Understanding how immune cells power themselves could unlock breakthroughs in treating antibiotic-resistant infections. When bacteria invade, our front-line defenders—macrophages—dramatically rewire their energy systems, but this metabolic makeover serves purposes far beyond generating cellular fuel.
Macrophages shift from efficient oxygen-dependent energy production to rapid sugar burning, fundamentally altering their immune response capabilities. This metabolic pivot activates pyruvate kinase M2, which directly influences inflammatory gene expression, while changing NAD+/NADH ratios determine whether cells trigger inflammasome responses or interferon pathways. The process generates immunoactive metabolites including lactate, succinate, and itaconate that modify proteins through novel mechanisms like histone lactylation—essentially rewriting cellular programming instructions.
Pathogens like Salmonella and tuberculosis bacteria have evolved sophisticated strategies to hijack these metabolic networks, effectively turning the immune system's own energy machinery against itself. This represents a previously underappreciated battlefield where infections are won or lost at the molecular level.
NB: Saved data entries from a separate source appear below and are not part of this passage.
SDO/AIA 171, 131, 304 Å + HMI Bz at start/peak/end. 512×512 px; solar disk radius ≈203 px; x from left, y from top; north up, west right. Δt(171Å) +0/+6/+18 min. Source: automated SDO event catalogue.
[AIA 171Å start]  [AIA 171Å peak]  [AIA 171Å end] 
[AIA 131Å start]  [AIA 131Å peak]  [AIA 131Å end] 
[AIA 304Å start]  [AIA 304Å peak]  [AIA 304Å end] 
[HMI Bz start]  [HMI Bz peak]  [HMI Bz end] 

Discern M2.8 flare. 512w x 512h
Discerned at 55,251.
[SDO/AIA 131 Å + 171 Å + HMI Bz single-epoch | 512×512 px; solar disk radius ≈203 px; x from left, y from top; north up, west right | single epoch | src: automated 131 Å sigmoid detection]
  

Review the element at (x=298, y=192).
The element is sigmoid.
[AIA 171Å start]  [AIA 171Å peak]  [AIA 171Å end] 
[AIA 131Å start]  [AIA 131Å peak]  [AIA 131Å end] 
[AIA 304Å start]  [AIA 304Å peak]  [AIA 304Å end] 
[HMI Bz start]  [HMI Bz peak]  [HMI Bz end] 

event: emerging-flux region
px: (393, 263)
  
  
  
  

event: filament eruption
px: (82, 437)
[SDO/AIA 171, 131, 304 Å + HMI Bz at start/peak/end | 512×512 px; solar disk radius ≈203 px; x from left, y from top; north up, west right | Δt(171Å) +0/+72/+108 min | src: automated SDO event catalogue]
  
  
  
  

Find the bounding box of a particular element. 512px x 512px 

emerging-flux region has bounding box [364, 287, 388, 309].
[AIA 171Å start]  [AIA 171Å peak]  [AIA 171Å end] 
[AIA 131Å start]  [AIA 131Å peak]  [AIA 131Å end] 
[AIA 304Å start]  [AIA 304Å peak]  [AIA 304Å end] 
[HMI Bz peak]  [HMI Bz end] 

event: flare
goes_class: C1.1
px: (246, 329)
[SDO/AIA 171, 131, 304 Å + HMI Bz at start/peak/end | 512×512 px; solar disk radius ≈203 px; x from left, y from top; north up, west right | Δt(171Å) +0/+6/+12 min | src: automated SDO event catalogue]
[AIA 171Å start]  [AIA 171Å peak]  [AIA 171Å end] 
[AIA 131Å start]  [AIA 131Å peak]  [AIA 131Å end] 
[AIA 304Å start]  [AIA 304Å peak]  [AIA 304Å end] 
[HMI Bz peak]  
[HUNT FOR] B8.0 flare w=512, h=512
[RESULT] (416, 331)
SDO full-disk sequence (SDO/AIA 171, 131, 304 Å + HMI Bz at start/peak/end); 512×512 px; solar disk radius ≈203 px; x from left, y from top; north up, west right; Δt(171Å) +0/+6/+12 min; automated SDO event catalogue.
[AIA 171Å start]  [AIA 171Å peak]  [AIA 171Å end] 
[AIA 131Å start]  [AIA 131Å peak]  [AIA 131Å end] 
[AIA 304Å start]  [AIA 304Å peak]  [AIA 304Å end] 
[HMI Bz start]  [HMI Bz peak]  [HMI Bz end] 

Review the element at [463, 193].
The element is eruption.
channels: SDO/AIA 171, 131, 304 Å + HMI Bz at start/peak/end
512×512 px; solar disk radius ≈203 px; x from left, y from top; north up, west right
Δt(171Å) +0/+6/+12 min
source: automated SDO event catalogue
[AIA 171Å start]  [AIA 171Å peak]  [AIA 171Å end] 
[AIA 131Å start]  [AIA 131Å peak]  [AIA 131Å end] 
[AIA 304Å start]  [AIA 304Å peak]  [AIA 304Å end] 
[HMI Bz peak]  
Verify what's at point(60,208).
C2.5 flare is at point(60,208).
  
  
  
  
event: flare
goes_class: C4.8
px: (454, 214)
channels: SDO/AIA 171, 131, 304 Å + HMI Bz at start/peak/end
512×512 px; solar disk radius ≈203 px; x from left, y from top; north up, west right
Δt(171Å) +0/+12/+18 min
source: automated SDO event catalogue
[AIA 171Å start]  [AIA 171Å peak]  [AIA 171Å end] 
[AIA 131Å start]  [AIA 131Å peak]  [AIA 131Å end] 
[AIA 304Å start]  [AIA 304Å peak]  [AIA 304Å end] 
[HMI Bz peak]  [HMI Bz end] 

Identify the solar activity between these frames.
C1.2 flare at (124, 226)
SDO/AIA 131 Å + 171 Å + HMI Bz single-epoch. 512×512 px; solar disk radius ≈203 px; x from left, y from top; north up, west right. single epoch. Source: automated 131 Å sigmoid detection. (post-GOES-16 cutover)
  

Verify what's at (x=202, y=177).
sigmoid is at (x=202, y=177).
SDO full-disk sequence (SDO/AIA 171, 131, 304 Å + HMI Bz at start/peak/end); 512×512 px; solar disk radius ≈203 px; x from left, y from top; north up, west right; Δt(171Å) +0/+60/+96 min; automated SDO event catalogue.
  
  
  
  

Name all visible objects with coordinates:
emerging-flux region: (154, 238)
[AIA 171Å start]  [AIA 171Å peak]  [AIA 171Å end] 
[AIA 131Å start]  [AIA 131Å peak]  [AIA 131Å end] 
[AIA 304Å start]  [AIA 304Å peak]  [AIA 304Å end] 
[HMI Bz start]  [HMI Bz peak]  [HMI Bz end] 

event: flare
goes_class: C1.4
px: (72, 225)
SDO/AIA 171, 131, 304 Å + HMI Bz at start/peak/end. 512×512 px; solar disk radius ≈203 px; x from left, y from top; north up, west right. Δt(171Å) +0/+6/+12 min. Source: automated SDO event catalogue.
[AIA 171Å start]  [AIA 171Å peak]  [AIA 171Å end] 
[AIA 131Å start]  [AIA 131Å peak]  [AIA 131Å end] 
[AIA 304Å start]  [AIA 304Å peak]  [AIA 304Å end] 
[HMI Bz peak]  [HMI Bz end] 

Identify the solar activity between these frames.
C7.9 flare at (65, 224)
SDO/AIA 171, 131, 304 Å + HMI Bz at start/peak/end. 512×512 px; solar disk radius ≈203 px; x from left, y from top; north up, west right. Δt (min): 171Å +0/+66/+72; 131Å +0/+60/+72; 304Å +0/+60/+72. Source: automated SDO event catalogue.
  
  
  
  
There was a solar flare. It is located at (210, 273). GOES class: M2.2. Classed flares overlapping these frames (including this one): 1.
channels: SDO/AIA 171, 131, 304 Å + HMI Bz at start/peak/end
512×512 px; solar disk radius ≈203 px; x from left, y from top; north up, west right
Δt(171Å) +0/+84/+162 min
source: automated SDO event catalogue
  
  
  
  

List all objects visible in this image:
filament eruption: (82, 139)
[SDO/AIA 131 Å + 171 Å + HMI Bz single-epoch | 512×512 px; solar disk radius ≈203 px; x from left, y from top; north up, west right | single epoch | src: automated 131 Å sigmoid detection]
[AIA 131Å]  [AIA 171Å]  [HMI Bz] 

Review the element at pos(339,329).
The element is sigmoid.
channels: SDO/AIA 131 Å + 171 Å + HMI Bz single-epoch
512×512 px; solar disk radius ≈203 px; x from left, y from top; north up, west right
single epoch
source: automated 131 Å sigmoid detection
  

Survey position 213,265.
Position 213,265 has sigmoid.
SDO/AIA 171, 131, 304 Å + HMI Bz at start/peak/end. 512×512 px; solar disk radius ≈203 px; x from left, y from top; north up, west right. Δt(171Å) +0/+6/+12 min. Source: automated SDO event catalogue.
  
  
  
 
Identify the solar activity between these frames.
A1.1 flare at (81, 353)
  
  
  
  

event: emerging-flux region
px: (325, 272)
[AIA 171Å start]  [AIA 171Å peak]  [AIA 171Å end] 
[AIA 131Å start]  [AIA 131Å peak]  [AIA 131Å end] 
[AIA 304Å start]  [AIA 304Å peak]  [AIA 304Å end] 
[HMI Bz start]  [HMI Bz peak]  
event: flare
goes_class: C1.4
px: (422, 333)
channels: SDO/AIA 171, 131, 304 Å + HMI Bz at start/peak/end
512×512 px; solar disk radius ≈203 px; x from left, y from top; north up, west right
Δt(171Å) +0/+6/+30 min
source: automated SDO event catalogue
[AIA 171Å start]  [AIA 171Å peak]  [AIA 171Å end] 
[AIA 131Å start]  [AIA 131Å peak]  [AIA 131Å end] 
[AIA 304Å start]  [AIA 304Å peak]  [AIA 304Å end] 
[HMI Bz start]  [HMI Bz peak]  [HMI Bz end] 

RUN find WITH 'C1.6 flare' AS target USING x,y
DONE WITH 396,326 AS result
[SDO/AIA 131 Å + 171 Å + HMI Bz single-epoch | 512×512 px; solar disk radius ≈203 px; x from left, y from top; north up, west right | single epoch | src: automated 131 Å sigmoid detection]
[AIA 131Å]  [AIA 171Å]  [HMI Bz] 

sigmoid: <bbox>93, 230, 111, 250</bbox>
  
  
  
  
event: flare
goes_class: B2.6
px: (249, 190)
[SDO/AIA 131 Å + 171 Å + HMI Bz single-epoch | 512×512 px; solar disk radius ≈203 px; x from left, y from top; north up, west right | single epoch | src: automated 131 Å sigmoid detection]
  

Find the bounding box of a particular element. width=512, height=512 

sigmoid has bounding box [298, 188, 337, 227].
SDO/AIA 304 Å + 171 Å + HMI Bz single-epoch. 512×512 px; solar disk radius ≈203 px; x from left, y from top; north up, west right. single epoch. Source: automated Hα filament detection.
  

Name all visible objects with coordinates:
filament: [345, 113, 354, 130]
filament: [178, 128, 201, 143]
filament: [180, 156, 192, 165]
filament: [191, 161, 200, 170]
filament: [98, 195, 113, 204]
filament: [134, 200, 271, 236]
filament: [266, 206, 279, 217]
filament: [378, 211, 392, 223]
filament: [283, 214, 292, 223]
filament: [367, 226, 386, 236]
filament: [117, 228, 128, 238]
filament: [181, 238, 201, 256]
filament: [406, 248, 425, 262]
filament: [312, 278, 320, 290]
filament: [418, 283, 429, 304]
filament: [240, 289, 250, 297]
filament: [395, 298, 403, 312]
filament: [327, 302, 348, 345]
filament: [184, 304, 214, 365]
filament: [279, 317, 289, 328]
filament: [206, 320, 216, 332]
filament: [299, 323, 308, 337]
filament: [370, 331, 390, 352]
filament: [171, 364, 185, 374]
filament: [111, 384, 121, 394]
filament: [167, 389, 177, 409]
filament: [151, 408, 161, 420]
This metabolic-immune axis opens entirely new therapeutic possibilities beyond traditional antibiotics. Rather than directly attacking bacteria, treatments could enhance macrophage metabolic programming or block pathogen exploitation of host energy systems. Such approaches could prove especially valuable against persistent infections that resist conventional drugs. However, translating these cellular insights into clinical interventions requires careful navigation of complex metabolic interdependencies that affect multiple organ systems. The framework nonetheless provides a promising foundation for next-generation antimicrobial strategies targeting the host-pathogen metabolic interface.